(DATA FOR THIS TASK)

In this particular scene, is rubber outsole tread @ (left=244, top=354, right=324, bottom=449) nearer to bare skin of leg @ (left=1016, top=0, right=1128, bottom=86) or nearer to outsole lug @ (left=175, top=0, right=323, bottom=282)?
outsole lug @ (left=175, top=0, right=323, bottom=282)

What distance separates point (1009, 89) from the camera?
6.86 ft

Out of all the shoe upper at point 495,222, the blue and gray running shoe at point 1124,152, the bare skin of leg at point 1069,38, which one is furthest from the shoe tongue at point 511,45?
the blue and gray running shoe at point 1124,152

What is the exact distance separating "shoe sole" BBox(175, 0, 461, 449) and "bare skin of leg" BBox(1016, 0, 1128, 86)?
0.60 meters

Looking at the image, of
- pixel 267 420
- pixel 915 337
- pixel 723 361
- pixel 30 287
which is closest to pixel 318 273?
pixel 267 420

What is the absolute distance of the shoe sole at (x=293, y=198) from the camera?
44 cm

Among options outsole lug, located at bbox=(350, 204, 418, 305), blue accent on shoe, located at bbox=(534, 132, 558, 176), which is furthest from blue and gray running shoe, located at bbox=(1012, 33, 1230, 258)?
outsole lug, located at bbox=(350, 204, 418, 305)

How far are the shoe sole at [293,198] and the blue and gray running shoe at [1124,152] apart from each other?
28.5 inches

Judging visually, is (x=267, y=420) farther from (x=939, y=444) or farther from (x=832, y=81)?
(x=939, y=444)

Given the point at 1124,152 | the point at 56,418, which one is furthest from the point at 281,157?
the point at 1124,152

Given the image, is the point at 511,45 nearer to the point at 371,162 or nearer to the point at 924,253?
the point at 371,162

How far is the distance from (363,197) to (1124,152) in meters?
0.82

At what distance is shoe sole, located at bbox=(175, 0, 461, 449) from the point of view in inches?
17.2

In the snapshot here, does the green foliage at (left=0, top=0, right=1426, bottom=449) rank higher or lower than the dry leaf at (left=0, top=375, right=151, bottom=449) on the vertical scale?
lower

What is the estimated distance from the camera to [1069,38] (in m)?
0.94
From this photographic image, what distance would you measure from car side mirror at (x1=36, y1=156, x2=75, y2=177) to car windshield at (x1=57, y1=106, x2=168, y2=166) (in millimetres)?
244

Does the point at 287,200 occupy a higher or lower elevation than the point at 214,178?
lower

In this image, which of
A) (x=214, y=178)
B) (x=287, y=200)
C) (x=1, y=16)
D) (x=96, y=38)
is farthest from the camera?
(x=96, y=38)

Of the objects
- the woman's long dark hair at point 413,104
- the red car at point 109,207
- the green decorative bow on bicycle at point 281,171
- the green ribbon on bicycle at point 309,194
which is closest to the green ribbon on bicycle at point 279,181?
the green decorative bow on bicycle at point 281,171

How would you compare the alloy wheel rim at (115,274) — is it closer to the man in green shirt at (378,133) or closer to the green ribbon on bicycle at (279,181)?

(WHAT TO PRODUCE)
Rewrite all of the rows above, replacing every occurrence of "shoe sole" with "shoe bottom" and leaving everything else unchanged.

(TASK OUTPUT)
In this particular scene, is rubber outsole tread @ (left=244, top=354, right=324, bottom=449) nearer to bare skin of leg @ (left=1016, top=0, right=1128, bottom=86) or nearer to outsole lug @ (left=175, top=0, right=323, bottom=282)?
outsole lug @ (left=175, top=0, right=323, bottom=282)

What distance separates point (1009, 89) from the camera?
6.86 ft

Out of all the shoe upper at point 495,222, the blue and gray running shoe at point 1124,152, the bare skin of leg at point 1069,38, which one is furthest from the shoe tongue at point 511,45?
the blue and gray running shoe at point 1124,152

What is the exact distance separating "shoe bottom" BBox(175, 0, 461, 449) and "bare skin of leg" BBox(1016, 0, 1128, 86)?
0.60 meters

Looking at the image, of
- pixel 267 420
- pixel 915 337
- pixel 723 361
- pixel 30 287
which is closest to pixel 318 273?
pixel 267 420

What is the absolute distance of the shoe bottom at (x=293, y=198) from the camera?
44 cm

Among options outsole lug, located at bbox=(350, 204, 418, 305), blue accent on shoe, located at bbox=(534, 132, 558, 176), which is furthest from blue and gray running shoe, located at bbox=(1012, 33, 1230, 258)?
outsole lug, located at bbox=(350, 204, 418, 305)

How far are the shoe bottom at [293,198] and the blue and gray running shoe at [1124,152] apart from each other?
28.5 inches

Judging visually, is (x=267, y=420) farther from (x=939, y=444) or farther from (x=832, y=81)?
(x=939, y=444)

Given the point at 1124,152 | the point at 56,418, which one is furthest from the point at 281,157?
the point at 1124,152

Given the image, is the point at 511,45 nearer to the point at 371,162 or nearer to the point at 924,253?
the point at 371,162

How far is the distance from (363,197) to (1124,152) in meters?
0.82

At what distance is shoe bottom, located at bbox=(175, 0, 461, 449) from the point of view in inches?
17.2

In the snapshot here, does the green foliage at (left=0, top=0, right=1426, bottom=449) rank higher or lower than the dry leaf at (left=0, top=375, right=151, bottom=449) on the vertical scale?
lower

What is the estimated distance from the camera to [1069,38] (in m)?
0.94
From this photographic image, what distance would you measure from car side mirror at (x1=36, y1=156, x2=75, y2=177) to car windshield at (x1=57, y1=106, x2=168, y2=166) (in millimetres)?
244

Does the point at 287,200 occupy a higher or lower elevation than the point at 214,178?
lower

In this image, which of
A) (x=214, y=178)
B) (x=287, y=200)
C) (x=1, y=16)
D) (x=96, y=38)
is farthest from the camera?
(x=96, y=38)

Of the objects
- the woman's long dark hair at point 413,104
- the red car at point 109,207
- the green decorative bow on bicycle at point 281,171
- the green ribbon on bicycle at point 309,194
which is closest to the green ribbon on bicycle at point 279,181?
the green decorative bow on bicycle at point 281,171

How would you compare the alloy wheel rim at (115,274) — is it closer to the man in green shirt at (378,133) or closer to the green ribbon on bicycle at (279,181)?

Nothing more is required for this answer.